Why is livestreaming of court proceedings necessary?

On September 27, 2022 Indian Supreme Court enabled the live streaming of the hearing of cases.  IndianExpress has reported that the Court’s original decision of September 27, 2018, allowing the live telecast of important proceedings paved the way for this outcome. The bench of the then Chief Justice Dipak Misra, Justice A M Khanwilkar and Justice D Y Chandrachud had held that the live-streaming of court proceedings is in the public interest. The telecast, they pointed out, would enliven judicial labour for the public at large to strengthen constitutional values, democracy, and citizenship. 
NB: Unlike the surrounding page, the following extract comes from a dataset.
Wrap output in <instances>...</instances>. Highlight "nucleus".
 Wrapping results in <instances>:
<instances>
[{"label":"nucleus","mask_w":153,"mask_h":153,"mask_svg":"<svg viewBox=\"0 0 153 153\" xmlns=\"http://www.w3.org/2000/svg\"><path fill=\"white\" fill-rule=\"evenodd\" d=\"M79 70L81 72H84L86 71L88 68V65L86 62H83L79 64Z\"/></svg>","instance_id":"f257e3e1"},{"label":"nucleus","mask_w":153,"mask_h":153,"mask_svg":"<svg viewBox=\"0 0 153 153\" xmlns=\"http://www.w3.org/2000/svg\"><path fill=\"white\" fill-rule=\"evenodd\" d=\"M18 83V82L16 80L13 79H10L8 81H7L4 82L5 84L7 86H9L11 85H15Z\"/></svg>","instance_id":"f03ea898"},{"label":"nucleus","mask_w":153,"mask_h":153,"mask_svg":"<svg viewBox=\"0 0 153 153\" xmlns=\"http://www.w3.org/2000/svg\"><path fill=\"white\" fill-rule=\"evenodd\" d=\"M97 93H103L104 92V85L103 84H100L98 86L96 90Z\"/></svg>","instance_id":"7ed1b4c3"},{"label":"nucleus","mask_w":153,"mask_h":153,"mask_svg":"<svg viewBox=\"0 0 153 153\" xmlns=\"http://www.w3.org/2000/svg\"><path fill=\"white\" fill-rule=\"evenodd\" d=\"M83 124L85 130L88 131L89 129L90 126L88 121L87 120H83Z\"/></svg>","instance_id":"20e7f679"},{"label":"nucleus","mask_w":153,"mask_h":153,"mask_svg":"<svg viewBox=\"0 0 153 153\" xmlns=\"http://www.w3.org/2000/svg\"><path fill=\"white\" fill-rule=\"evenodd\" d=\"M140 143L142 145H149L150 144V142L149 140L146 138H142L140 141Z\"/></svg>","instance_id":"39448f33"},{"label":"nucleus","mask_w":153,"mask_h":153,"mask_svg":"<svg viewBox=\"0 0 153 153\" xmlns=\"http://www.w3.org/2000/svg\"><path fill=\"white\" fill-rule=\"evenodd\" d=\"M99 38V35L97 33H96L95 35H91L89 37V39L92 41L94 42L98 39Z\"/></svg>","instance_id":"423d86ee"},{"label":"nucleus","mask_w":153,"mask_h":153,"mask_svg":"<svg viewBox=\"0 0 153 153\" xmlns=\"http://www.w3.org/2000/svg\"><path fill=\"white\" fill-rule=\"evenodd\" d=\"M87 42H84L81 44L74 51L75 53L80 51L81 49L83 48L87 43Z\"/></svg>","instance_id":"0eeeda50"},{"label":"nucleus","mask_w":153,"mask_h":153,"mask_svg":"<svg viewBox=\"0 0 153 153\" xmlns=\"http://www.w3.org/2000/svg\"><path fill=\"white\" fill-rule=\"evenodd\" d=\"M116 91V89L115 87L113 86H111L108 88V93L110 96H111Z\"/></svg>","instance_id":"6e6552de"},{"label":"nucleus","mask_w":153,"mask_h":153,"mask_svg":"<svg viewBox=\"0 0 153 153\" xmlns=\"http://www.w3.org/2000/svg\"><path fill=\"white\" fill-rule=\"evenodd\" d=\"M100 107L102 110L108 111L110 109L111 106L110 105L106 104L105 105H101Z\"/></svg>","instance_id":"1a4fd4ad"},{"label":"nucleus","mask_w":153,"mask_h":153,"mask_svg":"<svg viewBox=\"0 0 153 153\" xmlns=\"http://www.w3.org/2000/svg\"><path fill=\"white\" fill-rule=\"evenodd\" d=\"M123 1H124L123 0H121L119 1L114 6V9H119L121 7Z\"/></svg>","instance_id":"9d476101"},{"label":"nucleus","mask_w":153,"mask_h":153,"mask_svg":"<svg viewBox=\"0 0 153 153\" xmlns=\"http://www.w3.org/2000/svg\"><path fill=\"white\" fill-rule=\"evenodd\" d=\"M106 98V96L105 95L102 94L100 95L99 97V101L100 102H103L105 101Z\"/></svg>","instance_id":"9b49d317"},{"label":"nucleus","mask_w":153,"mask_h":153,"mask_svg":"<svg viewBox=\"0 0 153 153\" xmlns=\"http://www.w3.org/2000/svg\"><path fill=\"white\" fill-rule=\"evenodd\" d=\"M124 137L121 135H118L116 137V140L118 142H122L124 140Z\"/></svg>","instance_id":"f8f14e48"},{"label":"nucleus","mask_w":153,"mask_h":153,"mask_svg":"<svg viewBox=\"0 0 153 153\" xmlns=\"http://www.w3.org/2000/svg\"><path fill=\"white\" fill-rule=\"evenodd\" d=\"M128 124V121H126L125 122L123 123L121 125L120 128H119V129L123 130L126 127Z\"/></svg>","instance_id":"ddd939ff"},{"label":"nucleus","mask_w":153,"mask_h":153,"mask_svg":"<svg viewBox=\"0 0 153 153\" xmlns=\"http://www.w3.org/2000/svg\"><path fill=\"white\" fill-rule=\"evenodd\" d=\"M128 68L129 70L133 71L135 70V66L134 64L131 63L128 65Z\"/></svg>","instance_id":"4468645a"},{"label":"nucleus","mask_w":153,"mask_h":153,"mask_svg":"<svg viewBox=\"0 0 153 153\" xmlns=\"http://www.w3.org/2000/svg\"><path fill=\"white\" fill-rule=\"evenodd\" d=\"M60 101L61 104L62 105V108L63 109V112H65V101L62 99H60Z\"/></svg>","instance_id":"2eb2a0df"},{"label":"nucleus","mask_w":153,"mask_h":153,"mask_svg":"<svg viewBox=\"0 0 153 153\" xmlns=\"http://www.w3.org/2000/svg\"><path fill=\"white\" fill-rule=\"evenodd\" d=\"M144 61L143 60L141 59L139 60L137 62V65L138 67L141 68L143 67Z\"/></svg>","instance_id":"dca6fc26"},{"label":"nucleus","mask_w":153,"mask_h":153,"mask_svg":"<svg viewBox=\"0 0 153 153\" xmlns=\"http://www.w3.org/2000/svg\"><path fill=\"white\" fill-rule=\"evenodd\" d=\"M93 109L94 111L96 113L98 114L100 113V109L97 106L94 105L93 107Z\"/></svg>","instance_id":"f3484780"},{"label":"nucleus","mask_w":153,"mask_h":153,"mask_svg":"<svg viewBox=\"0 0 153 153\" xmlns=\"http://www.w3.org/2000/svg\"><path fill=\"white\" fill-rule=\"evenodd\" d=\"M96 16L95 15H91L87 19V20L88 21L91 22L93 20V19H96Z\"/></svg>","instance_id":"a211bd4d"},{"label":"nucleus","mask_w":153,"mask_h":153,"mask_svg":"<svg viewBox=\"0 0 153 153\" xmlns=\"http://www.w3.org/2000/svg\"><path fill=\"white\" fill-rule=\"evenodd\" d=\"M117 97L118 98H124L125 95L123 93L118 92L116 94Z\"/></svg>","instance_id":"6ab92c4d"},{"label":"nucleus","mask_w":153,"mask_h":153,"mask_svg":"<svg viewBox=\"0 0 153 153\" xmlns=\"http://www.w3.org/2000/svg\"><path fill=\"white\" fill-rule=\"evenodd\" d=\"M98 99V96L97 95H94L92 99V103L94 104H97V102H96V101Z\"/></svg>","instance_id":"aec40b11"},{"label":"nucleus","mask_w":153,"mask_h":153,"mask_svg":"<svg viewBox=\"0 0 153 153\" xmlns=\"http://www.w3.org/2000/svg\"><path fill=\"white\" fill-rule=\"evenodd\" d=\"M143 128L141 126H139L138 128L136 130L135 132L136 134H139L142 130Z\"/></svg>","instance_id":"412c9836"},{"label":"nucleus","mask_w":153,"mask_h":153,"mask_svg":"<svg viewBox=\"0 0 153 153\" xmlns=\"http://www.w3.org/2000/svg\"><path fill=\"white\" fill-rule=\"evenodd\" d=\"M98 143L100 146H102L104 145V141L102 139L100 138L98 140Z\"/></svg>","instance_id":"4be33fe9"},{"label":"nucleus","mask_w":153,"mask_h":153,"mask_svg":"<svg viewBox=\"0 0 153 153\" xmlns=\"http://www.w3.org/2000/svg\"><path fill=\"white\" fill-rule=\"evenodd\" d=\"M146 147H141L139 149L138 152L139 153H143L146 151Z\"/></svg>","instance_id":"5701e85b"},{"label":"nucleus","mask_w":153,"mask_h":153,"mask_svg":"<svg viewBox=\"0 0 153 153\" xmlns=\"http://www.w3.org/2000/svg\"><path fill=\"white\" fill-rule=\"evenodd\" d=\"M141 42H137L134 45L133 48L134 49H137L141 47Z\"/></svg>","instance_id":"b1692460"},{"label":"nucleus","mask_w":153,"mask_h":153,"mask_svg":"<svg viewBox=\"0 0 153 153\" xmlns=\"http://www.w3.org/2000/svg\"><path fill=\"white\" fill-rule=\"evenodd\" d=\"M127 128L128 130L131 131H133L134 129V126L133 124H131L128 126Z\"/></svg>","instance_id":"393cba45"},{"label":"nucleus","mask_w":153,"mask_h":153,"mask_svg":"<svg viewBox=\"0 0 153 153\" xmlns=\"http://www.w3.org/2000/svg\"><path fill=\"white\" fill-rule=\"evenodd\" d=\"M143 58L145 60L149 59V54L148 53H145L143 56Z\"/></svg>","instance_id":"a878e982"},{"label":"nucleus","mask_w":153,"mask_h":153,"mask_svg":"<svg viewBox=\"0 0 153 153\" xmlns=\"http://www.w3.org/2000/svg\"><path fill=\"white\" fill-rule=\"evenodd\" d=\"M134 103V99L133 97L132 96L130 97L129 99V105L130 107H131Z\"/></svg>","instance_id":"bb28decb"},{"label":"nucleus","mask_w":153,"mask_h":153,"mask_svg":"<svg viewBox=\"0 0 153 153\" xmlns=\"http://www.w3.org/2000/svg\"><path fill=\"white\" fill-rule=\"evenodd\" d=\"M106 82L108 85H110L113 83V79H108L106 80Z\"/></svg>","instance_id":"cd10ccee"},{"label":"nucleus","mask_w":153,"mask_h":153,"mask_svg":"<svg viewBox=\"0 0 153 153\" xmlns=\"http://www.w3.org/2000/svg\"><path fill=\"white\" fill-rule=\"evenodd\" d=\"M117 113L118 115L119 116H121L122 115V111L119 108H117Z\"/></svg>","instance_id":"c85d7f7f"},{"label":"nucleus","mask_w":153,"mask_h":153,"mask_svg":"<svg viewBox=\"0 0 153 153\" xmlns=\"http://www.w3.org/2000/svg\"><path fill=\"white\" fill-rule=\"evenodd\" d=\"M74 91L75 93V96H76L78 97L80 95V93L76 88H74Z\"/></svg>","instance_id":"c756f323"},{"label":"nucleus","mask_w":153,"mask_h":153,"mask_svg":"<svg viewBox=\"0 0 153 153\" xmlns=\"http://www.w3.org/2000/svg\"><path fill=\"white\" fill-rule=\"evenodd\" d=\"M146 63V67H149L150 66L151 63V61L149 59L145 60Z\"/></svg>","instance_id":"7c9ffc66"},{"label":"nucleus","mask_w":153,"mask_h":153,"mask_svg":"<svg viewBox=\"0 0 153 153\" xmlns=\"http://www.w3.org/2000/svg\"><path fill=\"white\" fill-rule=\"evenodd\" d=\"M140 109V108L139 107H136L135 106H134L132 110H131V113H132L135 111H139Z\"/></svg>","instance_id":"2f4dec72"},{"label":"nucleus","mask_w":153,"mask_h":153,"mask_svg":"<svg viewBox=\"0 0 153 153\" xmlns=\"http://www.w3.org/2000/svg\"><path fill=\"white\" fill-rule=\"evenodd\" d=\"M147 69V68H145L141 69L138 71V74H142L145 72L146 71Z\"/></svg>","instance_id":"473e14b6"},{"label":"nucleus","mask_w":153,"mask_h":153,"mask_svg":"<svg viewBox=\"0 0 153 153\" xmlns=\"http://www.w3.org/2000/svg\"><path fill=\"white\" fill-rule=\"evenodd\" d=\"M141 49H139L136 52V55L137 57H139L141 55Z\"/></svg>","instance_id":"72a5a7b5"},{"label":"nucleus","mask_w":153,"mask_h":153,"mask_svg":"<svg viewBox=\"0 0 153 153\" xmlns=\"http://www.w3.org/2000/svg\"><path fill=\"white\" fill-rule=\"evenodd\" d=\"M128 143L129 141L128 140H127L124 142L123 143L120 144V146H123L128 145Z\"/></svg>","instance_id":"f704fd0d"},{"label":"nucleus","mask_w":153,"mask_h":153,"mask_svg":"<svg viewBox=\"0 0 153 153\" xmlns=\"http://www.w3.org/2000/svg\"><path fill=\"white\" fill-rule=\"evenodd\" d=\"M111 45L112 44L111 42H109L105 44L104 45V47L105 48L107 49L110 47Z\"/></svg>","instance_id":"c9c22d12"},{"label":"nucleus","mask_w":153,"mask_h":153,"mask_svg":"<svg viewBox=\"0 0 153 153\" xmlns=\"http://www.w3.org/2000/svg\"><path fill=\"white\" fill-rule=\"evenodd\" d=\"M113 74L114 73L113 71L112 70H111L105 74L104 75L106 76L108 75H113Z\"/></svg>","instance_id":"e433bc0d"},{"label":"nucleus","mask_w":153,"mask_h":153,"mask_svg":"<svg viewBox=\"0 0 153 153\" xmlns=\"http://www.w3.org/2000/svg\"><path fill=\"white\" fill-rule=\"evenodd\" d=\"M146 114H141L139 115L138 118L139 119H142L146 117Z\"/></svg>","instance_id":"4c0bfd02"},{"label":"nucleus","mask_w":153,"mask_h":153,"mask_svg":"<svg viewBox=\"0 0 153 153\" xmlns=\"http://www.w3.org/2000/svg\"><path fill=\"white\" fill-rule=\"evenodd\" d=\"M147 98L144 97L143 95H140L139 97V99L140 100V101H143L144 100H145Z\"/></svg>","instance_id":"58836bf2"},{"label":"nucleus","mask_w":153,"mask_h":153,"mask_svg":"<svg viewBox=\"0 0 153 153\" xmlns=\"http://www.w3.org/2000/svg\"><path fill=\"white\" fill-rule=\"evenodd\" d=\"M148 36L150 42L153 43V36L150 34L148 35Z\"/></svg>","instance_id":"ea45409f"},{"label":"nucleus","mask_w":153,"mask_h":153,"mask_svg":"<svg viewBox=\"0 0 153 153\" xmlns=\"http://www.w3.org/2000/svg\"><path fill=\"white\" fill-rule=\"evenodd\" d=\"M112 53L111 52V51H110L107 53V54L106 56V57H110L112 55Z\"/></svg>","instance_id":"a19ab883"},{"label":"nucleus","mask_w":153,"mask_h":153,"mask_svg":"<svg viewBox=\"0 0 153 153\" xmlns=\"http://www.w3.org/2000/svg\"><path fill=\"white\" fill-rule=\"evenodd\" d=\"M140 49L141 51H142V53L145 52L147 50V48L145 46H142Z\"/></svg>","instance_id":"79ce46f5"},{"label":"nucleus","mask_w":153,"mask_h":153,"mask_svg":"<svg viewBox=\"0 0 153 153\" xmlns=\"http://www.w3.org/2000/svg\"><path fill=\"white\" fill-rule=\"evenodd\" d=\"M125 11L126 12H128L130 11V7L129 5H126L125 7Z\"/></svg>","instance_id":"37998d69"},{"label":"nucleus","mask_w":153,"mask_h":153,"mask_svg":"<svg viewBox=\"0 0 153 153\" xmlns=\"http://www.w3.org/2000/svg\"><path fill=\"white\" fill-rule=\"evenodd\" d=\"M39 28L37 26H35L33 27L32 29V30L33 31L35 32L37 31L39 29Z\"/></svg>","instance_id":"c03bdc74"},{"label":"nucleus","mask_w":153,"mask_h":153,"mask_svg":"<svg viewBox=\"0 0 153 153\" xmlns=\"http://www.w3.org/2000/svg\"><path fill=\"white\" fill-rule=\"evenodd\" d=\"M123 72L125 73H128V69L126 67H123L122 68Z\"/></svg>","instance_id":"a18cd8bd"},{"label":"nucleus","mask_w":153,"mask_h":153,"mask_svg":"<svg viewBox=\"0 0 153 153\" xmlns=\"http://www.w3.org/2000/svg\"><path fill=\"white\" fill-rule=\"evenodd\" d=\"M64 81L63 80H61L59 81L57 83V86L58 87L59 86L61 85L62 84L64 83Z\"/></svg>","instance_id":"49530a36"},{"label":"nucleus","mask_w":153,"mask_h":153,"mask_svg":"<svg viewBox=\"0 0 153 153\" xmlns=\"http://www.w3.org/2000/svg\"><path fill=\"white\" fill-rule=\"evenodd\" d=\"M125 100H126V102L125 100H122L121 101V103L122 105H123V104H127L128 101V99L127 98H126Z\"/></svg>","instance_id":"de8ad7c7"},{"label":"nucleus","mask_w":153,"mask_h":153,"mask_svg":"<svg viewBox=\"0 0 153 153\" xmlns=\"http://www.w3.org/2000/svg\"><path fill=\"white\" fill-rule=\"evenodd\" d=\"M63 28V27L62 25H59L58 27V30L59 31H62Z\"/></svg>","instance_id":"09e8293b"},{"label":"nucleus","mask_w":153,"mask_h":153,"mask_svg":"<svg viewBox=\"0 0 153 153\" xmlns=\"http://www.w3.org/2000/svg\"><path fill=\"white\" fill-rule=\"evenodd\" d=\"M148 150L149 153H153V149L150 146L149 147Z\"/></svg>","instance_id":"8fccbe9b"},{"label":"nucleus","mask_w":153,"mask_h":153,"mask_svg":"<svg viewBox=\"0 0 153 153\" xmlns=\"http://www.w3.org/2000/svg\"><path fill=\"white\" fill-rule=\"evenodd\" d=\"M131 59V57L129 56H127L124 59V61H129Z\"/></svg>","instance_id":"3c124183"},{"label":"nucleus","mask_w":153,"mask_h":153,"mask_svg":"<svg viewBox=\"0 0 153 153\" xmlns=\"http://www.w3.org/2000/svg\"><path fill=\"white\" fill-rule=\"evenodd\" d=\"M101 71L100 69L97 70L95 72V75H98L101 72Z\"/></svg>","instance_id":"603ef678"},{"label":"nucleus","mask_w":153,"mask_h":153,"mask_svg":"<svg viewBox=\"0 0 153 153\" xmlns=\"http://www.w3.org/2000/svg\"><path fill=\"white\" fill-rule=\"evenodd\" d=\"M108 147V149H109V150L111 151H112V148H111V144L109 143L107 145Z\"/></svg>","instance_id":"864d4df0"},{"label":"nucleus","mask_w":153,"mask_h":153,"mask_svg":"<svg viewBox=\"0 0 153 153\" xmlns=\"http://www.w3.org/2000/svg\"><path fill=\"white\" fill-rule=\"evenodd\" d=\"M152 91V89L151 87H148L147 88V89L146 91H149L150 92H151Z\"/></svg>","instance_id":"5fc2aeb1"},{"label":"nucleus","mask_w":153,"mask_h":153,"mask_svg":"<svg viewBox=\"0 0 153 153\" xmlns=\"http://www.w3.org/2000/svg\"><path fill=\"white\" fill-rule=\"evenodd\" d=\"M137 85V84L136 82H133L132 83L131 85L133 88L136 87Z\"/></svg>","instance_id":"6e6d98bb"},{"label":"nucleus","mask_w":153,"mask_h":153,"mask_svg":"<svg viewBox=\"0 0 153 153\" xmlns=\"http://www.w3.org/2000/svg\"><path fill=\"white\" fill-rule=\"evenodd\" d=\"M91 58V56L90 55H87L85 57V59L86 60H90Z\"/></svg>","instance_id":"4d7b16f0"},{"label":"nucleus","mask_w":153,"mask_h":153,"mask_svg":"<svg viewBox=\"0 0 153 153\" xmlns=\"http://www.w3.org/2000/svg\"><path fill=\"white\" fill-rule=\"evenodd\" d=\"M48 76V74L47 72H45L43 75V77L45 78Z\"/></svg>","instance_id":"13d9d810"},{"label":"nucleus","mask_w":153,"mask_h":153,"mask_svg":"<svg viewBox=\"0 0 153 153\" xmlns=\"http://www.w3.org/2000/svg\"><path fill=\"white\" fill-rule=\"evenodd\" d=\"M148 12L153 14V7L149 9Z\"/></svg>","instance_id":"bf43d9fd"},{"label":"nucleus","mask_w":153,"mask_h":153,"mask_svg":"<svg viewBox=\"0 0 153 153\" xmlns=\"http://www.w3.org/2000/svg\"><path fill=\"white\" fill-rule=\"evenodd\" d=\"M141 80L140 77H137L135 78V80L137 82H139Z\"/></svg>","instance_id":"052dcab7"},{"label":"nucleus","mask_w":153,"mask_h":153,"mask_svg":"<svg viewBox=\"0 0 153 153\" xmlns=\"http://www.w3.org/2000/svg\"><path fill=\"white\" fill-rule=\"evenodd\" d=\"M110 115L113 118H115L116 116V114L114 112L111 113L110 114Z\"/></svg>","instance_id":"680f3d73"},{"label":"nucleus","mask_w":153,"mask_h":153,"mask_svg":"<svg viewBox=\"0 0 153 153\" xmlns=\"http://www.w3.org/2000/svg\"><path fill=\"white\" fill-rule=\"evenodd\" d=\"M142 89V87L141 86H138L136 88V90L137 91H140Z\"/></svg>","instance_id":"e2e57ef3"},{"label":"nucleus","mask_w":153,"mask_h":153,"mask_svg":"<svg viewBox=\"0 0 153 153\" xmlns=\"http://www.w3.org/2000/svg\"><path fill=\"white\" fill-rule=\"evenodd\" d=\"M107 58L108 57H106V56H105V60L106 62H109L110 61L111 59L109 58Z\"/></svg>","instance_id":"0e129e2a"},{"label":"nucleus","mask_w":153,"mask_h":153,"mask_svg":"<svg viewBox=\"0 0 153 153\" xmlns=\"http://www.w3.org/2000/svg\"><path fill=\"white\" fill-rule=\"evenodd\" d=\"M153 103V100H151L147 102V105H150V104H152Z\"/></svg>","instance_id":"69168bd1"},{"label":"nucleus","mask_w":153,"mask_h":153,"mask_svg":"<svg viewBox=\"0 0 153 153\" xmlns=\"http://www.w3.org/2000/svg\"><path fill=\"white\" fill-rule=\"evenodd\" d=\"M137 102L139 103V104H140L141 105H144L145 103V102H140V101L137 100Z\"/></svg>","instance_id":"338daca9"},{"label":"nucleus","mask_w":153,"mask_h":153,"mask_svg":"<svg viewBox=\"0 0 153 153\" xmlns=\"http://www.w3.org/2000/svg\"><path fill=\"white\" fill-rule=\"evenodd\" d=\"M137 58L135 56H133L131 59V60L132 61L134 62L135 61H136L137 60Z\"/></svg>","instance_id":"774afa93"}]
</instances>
On September 20, last year, a full court of all Supreme Court judges under the leadership of Chief Justice U U Lalit took the unanimous decision to live-stream constitutional bench proceedings. The Chairperson of the Supreme Court’s E-committee and the driving force behind the live streaming initiative was the present Chief Justice Chandrachud, who began the hearing in his courtroom by announcing, “We are virtual”. 

IndianExpress states, “[t]he Indian Supreme Court has done, in letter and spirit, what the former Master of the Rolls of the Court of Appeals Lord Denning had said many decades ago: ‘If we never do anything which has not been done before, we shall never get anywhere. The law will stand still while the rest of the world goes on, and that will be bad for both.’